== DATA TO PROCESS ==

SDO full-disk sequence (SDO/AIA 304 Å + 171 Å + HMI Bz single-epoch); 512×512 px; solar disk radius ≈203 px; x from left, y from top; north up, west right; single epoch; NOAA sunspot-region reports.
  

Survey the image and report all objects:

===
== DATA TO PROCESS ==

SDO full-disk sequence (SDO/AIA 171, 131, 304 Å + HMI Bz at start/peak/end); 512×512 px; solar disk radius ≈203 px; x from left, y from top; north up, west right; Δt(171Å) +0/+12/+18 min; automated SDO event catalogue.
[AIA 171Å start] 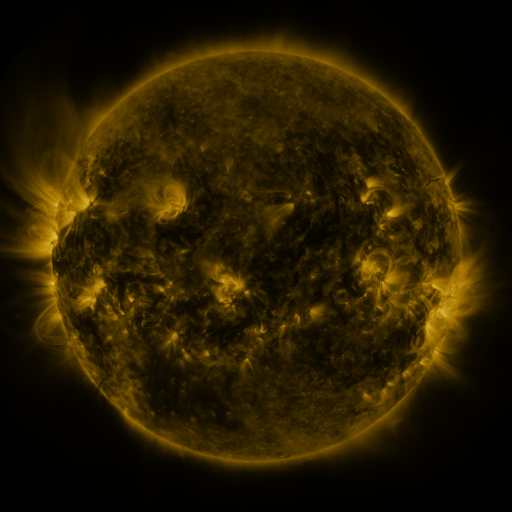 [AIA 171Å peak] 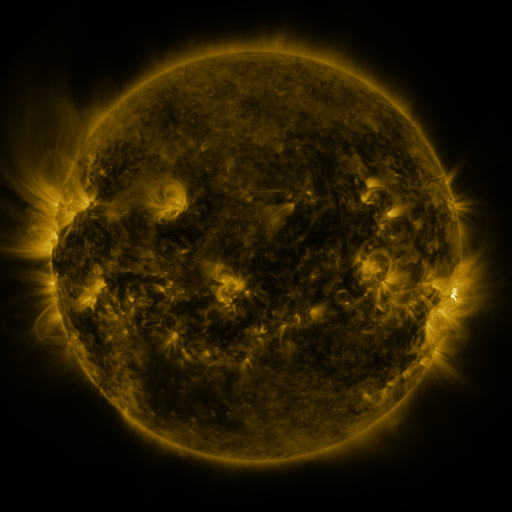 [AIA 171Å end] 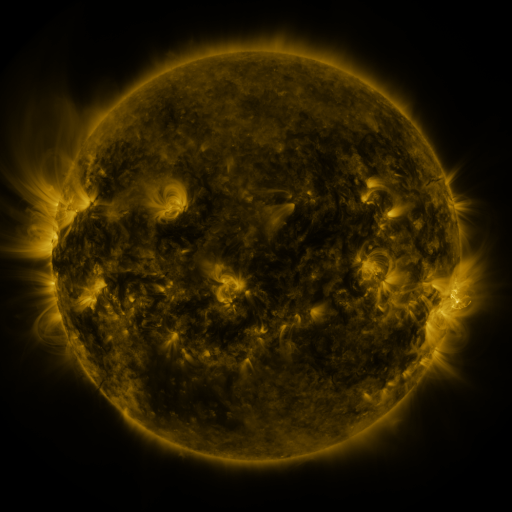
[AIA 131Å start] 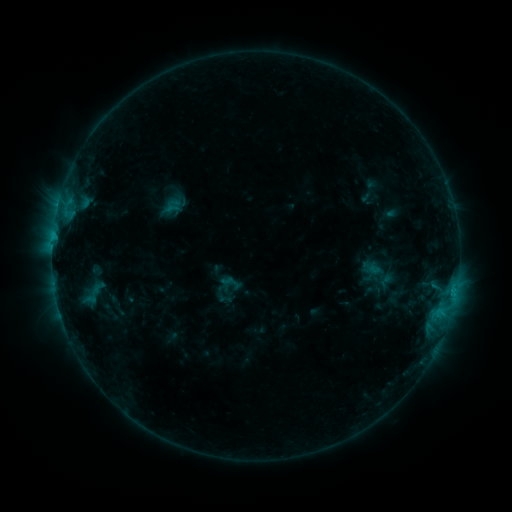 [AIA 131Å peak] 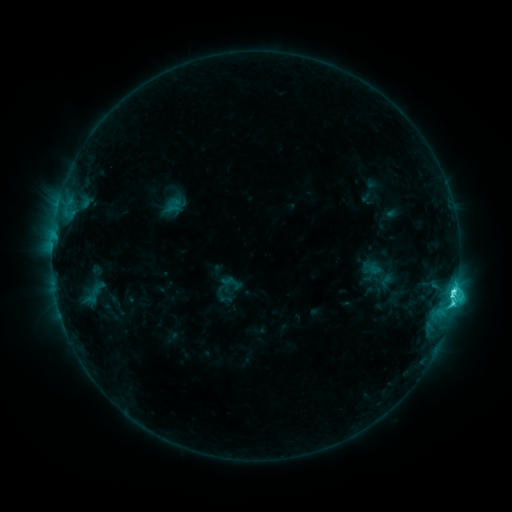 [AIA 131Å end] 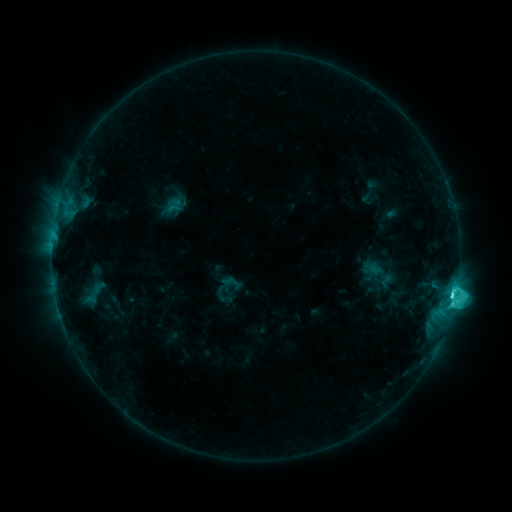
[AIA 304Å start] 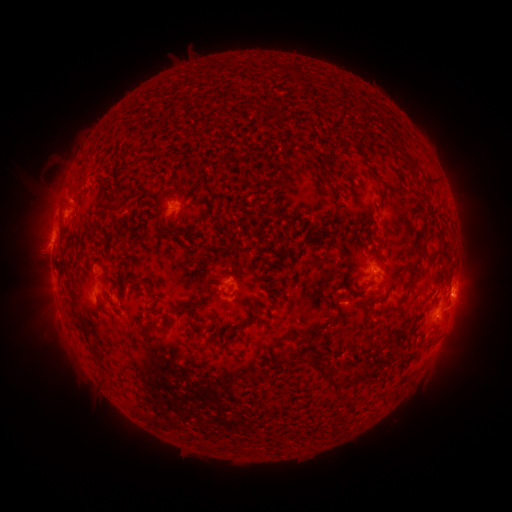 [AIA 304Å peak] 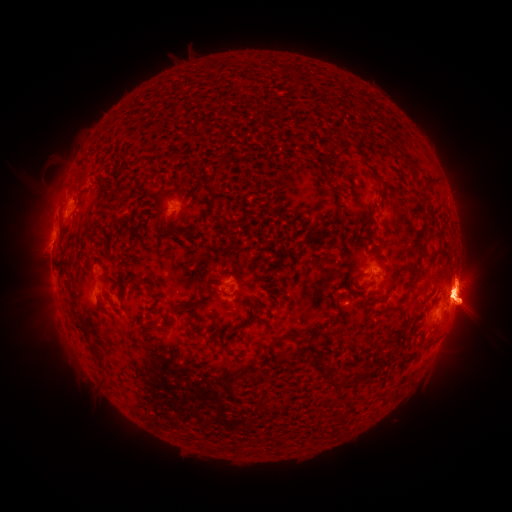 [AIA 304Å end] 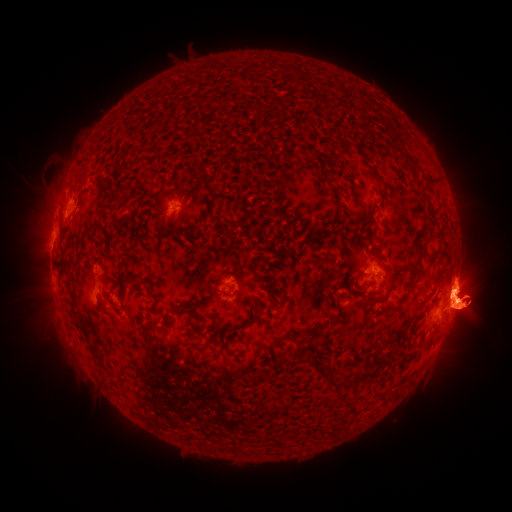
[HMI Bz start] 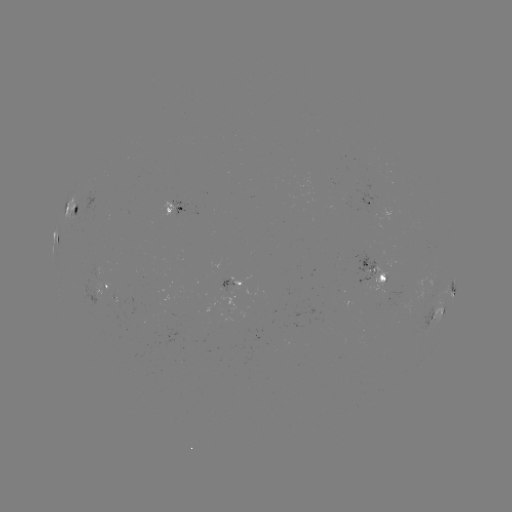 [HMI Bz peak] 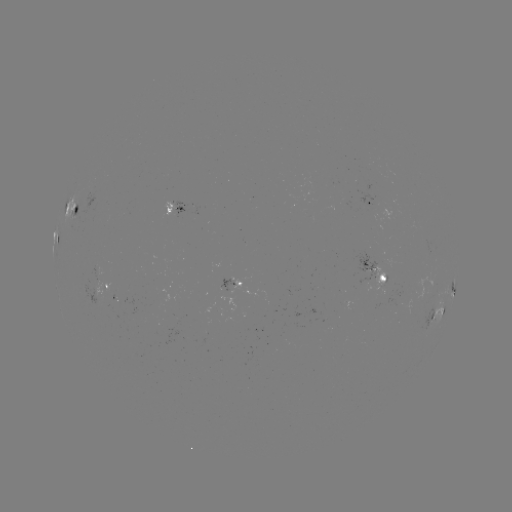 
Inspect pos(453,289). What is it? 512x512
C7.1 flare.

===

> TASK: Please copy, exactly as written, every line in the listing above from the line with "SDO full-disk sequence (SDO/AIA 304" up to and including the line with "Survey the image".

> PROBLEM SOLUTION:
SDO full-disk sequence (SDO/AIA 304 Å + 171 Å + HMI Bz single-epoch); 512×512 px; solar disk radius ≈203 px; x from left, y from top; north up, west right; single epoch; NOAA sunspot-region reports.
  

Survey the image and report all objects:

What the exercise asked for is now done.